Открывают окна, стихают свары, просветляются алкаши, слушают.

Соловьев прорва этим летом. Они заполонили Переделкино, они изнемогают в заглохшем саду между пастернаковской и ивановской дачами. Грибное лето, говорят, к войне. Соловьиное, наверное, наоборот. Соловьи газет не читают, но знают что-то свое. Хочется им верить.

Останавливаются машины. Шоферы глушат разгоряченные моторы. Выходят. Слушают.

Меня не оставляет ощущение, что я прощаюсь с Переделкином.

Стоит черемуховый жужжащий июнь. Открытые павловские окна затянуты белой марлей, чтобы в комнату не залетели маленькие черные дыры, разносящие микробов, и другие — ноющие крохотные кровопийцы.

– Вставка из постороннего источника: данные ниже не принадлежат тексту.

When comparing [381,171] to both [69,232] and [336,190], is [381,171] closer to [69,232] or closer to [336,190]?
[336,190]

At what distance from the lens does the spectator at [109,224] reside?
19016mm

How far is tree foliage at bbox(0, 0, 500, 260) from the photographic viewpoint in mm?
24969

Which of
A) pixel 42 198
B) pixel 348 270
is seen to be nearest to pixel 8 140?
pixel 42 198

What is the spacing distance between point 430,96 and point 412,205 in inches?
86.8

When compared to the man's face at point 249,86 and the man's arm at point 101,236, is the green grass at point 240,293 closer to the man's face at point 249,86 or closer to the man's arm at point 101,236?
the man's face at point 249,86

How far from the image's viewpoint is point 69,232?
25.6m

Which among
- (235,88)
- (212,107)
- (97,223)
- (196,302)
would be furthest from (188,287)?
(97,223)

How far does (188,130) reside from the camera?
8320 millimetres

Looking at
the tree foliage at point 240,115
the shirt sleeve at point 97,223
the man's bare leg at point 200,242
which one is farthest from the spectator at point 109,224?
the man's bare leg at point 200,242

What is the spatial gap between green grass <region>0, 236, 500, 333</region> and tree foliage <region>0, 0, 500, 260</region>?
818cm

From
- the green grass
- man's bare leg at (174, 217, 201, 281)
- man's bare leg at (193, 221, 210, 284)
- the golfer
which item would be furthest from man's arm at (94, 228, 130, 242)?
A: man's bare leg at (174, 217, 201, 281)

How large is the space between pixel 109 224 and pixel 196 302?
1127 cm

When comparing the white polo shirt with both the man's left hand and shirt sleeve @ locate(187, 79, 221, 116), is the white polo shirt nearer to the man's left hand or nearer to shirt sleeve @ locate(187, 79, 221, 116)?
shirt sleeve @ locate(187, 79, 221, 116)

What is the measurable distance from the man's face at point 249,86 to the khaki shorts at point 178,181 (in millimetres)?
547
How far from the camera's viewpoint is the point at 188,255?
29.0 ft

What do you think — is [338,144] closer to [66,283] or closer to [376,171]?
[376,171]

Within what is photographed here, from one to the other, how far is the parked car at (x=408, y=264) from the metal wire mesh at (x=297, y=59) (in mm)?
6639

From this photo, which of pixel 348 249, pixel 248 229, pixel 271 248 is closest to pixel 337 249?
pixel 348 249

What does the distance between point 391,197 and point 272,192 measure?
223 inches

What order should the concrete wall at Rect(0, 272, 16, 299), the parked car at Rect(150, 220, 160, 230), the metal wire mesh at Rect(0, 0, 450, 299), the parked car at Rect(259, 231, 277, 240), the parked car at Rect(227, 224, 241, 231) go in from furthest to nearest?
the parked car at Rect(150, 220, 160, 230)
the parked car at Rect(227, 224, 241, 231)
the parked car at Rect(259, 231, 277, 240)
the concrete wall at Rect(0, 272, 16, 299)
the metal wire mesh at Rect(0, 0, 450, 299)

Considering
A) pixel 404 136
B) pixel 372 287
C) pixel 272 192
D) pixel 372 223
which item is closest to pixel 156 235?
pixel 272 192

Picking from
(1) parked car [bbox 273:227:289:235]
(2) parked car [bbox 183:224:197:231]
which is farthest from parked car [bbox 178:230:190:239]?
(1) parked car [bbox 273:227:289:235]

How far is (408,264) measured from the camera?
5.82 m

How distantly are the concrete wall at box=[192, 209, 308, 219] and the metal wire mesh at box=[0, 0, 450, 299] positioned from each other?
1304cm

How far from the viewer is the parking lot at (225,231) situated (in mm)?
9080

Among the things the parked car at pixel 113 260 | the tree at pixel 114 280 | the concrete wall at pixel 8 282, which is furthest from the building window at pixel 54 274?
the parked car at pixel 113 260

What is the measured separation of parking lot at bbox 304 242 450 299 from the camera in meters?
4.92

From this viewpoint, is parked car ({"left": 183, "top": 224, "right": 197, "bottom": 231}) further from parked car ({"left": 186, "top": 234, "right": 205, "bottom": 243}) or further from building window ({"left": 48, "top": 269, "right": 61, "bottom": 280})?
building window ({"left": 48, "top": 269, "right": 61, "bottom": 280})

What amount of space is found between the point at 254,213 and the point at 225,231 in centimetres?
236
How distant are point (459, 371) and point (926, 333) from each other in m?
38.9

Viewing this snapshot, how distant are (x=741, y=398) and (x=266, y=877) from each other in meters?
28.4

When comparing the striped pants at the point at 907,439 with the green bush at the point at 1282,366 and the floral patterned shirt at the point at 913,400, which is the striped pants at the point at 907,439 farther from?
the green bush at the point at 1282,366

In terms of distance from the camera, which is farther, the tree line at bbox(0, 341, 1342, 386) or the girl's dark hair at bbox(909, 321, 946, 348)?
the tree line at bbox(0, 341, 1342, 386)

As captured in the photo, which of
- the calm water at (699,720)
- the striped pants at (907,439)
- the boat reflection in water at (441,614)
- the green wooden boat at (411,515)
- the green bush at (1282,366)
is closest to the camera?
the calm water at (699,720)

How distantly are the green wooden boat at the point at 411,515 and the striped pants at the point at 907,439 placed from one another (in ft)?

Вдруг, метко глянув, Павлов сбивает мухобойкой черную мохнатую точку, приблизившуюся к нашему разговору.

Тут вы чувствуете, как свет будто отключается от вас. Иной огонь загорается в Павлове. Его мозг, наверное, уже мастерит не то беседку-консерваторию для соловьев, не то лежбище для лосей из рваного камня, не то волчье логово-кемпинг.

Он уже машинально берет медный пропорциональный циркуль золотого сечения.

Природа вся задумана в золоте. В золотом сечении убывают расстояния между ветками деревьев. Венец создания создан тоже в убывающей пропорции. Когда-то Лe Корбюзье нарисовал на салфетке и подарил мне фигуру обезьяны в золотом сечении — свой основной принцип человечности. Продолжив ряд, он высчитал высоту жилья для среднего человека — два метра сорок сантиметров. Грубо говоря, это человек с поднятой рукой.